Work instruction 1
Answer these questions about the war-costs transcript:
(a) Which two countries does the report list among the world's most corrupt?
(b) What does Lutz say about access to the data?
(c) Which people does Lutz name as paying the costs?
Work instruction 2
Rewrite the war-costs transcript from "SEVERSON: The report" to "of this report.", putting "the Iraqi regime" in place of "Saddam Hussein".
Work instruction 3
In the war-costs transcript, why does Lutz say data on past conflicts are needed?

[Document passage — start]

SEVERSON: The report also takes into account what the wars have accomplished—the overthrow of Saddam Hussein, the killing of Osama bin Laden, the diminished ability of the Taliban, greater rights for women in Afghanistan, the spread of democracy, although Iraq and Afghanistan are listed as two of the world’s most corrupt countries. But like the costs, it will be impossible to measure the benefits until well into the future, and it’s the future that concerns the authors of this report.

LUTZ: The data is out there, but it’s very difficult to access. In some cases it’s not there at all. We need to know what those data are for past conflicts in order to try and project forward to other conflicts. That’s how a democratic society should operate is with full information about what public policy decisions are being made and who’s being asked to pay what. These have been costs that have also been born very unevenly, so the people who are paying the costs, military families, veterans, civilians in Iraq, Afghanistan and Pakistan—those people deserve to have their story told.

[Document passage — finish]
[Stored data — start]

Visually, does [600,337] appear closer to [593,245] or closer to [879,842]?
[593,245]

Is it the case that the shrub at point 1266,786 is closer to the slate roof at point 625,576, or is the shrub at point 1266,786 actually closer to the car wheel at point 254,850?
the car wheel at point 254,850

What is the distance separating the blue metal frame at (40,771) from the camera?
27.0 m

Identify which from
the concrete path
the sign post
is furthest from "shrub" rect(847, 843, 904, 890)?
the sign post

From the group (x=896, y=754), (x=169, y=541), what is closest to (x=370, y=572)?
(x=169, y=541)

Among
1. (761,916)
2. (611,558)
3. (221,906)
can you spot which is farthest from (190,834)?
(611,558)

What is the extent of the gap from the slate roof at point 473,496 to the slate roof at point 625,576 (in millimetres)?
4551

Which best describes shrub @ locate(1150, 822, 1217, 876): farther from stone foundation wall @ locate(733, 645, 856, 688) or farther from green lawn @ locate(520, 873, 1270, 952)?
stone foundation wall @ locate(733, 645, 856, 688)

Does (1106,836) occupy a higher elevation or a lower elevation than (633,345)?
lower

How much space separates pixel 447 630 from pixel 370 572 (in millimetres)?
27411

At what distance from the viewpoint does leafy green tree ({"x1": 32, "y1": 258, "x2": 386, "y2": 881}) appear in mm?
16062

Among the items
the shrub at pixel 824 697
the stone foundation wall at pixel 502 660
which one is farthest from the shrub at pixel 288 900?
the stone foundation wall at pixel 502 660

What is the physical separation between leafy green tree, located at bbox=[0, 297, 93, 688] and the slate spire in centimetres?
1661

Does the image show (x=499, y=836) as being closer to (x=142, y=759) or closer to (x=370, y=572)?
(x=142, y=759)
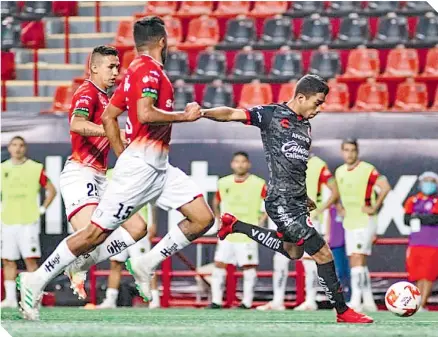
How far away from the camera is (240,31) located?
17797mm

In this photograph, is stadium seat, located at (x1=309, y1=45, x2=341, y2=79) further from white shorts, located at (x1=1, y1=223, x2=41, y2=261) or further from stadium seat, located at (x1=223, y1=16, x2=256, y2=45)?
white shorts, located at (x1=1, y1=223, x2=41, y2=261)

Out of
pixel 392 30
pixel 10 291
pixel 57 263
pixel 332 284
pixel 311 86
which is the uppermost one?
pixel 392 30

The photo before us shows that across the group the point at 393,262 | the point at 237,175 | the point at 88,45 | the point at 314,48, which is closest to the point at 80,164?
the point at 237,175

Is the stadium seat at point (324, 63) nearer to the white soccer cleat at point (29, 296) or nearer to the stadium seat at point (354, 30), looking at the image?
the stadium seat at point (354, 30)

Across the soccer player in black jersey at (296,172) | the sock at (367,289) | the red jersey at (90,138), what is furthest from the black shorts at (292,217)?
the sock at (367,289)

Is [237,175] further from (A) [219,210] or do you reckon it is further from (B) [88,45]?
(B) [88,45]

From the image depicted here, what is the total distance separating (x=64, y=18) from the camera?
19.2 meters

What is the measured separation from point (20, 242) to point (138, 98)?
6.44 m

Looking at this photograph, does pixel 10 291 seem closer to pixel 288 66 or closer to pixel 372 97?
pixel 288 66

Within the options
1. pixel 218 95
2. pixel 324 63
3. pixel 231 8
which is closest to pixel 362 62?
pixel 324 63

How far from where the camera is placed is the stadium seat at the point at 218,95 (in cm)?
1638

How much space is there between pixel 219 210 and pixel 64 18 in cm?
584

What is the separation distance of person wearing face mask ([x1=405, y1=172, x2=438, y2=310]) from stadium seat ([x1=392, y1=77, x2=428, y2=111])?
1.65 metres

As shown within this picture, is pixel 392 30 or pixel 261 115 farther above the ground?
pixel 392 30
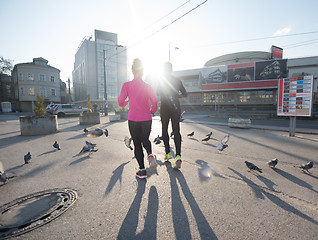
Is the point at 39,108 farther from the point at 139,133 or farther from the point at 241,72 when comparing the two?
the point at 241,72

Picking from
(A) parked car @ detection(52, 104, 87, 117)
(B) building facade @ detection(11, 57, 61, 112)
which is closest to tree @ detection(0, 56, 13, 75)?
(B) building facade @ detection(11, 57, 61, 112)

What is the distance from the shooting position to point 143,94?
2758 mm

[Stored data — finish]

Response 1
(a) Iraq and Afghanistan.
(b) The data is out there but very difficult to access, and in some cases it is not there at all.
(c) Military families, veterans, and civilians in Iraq, Afghanistan and Pakistan.

Response 2
SEVERSON: The report also takes into account what the wars have accomplished—the overthrow of the Iraqi regime, the killing of Osama bin Laden, the diminished ability of the Taliban, greater rights for women in Afghanistan, the spread of democracy, although Iraq and Afghanistan are listed as two of the world’s most corrupt countries. But like the costs, it will be impossible to measure the benefits until well into the future, and it’s the future that concerns the authors of this report.

Response 3
Lutz says those data are needed in order to try to project forward to other conflicts. Lutz adds that a democratic society should operate with full information about the public policy decisions being made and who is being asked to pay what.